OXFORD, Miss. – The Meek School of Journalism and New Media at the University of Mississippi will host the Lens Collective, an annual multimedia workshop that features collaborations with mentors, students and eight universities, on March 28-31.
This year’s focus is on stories about civil rights in the Mississippi Delta.
“The Lens Collective is fun and intense,” said Alysia Burton Steele, UM assistant professor of journalism. “We have incredible mentors helping students and sharing their inspiring work.”

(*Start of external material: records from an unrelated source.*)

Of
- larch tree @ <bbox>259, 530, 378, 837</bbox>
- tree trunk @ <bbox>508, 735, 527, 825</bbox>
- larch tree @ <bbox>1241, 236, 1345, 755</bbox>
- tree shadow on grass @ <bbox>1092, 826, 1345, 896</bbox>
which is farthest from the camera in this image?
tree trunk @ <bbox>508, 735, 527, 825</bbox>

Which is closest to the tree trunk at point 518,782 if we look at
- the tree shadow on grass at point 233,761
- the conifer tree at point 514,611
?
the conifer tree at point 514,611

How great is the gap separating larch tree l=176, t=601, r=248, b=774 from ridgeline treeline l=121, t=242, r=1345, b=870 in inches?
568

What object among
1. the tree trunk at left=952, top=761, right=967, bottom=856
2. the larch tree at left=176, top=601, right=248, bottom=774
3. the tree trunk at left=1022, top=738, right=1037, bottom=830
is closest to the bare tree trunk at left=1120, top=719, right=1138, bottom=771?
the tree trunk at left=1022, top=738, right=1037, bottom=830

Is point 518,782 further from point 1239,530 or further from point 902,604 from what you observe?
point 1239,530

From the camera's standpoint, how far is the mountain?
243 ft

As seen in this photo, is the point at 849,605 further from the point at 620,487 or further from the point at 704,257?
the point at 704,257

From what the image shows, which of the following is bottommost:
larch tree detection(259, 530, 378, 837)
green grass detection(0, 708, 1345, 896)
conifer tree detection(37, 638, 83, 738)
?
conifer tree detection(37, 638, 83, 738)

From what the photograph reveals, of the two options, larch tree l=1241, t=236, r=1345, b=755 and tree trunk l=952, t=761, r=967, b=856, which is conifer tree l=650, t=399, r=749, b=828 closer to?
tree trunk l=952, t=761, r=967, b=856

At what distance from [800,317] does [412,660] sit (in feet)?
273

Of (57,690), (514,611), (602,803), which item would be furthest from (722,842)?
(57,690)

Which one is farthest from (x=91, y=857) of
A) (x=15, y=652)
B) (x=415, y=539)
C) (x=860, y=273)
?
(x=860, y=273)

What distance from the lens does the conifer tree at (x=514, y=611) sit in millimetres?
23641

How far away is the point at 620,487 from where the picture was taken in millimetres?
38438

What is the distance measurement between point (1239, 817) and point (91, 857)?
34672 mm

Three distinguished guests who mentor students and present their work are Smiley Pool, a Pulitzer Prize-winning photojournalist from the Dallas Morning News; Eric Seals, a nine-time regional Emmy Award-winner from the Detroit Free Press; and Josh Birnbaum, award-winning photojournalism professor at Ohio University and author of the coffee table book “Dream Shot: The Journey a Wheelchair Basketball National Championship” (University of Illinois Press, 2017).

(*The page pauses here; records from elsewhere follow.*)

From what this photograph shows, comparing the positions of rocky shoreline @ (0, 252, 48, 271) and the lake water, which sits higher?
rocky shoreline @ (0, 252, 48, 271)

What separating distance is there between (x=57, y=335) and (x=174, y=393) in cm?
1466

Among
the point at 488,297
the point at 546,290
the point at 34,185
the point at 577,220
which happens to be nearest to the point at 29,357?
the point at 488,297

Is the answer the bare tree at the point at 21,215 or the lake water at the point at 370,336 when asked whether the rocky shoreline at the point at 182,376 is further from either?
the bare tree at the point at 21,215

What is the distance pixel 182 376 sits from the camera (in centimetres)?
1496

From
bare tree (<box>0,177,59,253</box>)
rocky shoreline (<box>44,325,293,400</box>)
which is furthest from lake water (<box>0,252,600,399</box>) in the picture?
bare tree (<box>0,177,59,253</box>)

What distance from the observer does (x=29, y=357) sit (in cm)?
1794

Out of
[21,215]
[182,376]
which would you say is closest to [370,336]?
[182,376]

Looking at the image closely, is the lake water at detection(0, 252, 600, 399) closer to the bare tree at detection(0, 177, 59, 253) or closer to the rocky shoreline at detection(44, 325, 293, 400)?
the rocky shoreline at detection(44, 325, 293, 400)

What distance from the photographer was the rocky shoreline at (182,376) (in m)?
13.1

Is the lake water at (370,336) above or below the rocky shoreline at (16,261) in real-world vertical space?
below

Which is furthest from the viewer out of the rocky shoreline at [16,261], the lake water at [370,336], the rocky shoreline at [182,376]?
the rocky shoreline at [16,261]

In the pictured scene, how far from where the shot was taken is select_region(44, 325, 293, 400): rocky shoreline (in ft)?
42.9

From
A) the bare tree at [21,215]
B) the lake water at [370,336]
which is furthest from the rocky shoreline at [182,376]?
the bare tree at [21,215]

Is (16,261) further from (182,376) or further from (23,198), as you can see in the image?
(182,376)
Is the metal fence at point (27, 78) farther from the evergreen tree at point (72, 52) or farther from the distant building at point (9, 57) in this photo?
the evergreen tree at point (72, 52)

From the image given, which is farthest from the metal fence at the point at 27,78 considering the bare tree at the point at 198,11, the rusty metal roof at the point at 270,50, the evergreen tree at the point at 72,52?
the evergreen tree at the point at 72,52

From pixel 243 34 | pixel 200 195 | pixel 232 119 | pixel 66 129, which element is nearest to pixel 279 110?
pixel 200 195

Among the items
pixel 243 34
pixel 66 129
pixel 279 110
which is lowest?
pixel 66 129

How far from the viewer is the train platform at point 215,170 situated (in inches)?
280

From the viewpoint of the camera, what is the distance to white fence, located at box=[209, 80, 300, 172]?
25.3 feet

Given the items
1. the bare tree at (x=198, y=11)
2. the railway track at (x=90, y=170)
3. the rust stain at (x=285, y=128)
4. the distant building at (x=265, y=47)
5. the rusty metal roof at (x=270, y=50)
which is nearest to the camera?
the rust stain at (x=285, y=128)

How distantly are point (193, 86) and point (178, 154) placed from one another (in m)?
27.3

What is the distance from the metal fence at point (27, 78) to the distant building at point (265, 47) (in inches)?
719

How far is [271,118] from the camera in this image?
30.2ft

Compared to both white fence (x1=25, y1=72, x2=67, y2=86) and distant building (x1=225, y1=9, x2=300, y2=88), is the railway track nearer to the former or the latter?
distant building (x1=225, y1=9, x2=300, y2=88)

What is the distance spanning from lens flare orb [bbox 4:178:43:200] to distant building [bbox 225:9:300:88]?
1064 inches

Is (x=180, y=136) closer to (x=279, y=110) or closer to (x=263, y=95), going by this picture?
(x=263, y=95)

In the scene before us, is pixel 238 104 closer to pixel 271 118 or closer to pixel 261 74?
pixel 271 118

Birnbaum will have a book signing as part of the activities. See https://www.lenscollective.org/ for the schedule.
“We plan to take a bus tour in the Delta, enjoy dinner with people we’re documenting and will premiere student work on the last night of the program,” Steele said.
Rolando Herts, director of the Delta Center for Culture and Learning, has partnered with the Lens Collective to provide a civil rights heritage tour of the area. The tour will include the Fannie Lou Hamer Memorial Garden in Ruleville, the historic town of Mound Bayou and a Mississippi Delta soul food experience at The Senator’s Place restaurant in Cleveland.

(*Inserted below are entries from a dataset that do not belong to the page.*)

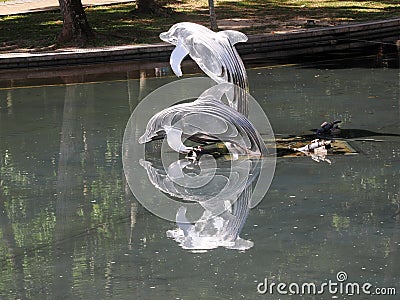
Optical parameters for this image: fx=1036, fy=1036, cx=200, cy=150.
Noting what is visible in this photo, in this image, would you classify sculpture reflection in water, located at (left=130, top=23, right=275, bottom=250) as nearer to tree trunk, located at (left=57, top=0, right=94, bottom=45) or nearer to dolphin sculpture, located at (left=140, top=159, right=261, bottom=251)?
dolphin sculpture, located at (left=140, top=159, right=261, bottom=251)

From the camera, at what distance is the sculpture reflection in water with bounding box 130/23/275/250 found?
11609 mm

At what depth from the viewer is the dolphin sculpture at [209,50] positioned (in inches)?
488

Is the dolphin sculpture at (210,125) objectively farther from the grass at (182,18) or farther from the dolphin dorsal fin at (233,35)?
the grass at (182,18)

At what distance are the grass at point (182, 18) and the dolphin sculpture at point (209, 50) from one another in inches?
327

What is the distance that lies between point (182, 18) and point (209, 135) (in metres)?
11.4

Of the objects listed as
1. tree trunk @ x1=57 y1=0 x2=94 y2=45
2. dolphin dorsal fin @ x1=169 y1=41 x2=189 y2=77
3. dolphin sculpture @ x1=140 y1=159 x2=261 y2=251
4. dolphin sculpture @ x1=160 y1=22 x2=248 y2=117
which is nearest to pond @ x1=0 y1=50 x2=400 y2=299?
dolphin sculpture @ x1=140 y1=159 x2=261 y2=251

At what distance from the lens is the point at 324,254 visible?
934 centimetres

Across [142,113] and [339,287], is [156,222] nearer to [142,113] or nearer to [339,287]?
[339,287]

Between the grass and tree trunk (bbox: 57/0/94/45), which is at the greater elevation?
tree trunk (bbox: 57/0/94/45)

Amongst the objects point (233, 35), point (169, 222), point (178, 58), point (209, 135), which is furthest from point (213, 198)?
point (233, 35)

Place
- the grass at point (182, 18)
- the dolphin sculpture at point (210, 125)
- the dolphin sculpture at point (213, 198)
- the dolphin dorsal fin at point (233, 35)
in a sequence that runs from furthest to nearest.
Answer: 1. the grass at point (182, 18)
2. the dolphin dorsal fin at point (233, 35)
3. the dolphin sculpture at point (210, 125)
4. the dolphin sculpture at point (213, 198)

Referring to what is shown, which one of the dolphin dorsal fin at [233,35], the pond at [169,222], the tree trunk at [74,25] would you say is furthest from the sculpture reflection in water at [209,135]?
the tree trunk at [74,25]

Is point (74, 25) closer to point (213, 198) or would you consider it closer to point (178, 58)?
point (178, 58)

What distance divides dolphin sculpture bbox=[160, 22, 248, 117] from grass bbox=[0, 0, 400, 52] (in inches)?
327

Herts, Lee Aylward and Sheila Winters of The Delta Center organized the tour and connected the Lens Collective with Delta residents whose stories are being documented.
“We are pleased to host for a second year this group of talented students and mentors from across the country,” Herts said. “They are documenting and preserving important Mississippi Delta stories.”
This is also the second year the Ole Miss journalism school has partnered and will sponsor all other events, which provide an opportunity for participants to build their resumes and portfolios.
“Universities that can provide immersive field experiences to their students like the Lens Collective are taking their education seriously,” said Charles Mitchell, the school’s assistant dean. “They understand that classroom alone is not sufficient for a media practitioner.
“They find out how much fun it can be and their college work is better because seeing what it’s really like being out in the field inspires them.”